Your objective:
For each line of the data that includes the word "vector", copy the line.
Records Start Marker
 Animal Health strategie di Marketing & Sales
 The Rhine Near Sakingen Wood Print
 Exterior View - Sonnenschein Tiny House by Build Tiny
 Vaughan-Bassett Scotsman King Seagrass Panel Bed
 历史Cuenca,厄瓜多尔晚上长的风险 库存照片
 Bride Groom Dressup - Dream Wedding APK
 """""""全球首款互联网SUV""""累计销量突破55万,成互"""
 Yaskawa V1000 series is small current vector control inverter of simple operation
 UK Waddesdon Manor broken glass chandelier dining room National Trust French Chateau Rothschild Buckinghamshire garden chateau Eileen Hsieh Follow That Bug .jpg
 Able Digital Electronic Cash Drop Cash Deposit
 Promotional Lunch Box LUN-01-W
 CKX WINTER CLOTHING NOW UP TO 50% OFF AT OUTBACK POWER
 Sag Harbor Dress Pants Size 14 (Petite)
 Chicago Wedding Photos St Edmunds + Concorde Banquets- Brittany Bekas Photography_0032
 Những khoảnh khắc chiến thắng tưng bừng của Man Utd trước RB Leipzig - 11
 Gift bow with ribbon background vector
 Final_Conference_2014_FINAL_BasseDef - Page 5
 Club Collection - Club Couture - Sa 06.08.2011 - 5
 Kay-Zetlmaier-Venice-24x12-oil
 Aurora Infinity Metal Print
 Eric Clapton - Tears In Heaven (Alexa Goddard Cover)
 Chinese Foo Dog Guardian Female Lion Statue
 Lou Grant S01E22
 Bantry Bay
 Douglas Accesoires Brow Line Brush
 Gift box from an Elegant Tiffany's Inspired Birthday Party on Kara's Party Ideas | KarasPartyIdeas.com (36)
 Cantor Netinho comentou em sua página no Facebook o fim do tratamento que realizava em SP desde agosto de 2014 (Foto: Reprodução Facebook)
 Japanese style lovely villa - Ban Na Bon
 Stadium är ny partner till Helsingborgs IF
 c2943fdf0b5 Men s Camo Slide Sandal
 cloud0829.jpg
Records End Marker
Solution:
 Yaskawa V1000 series is small current vector control inverter of simple operation
 Gift bow with ribbon background vector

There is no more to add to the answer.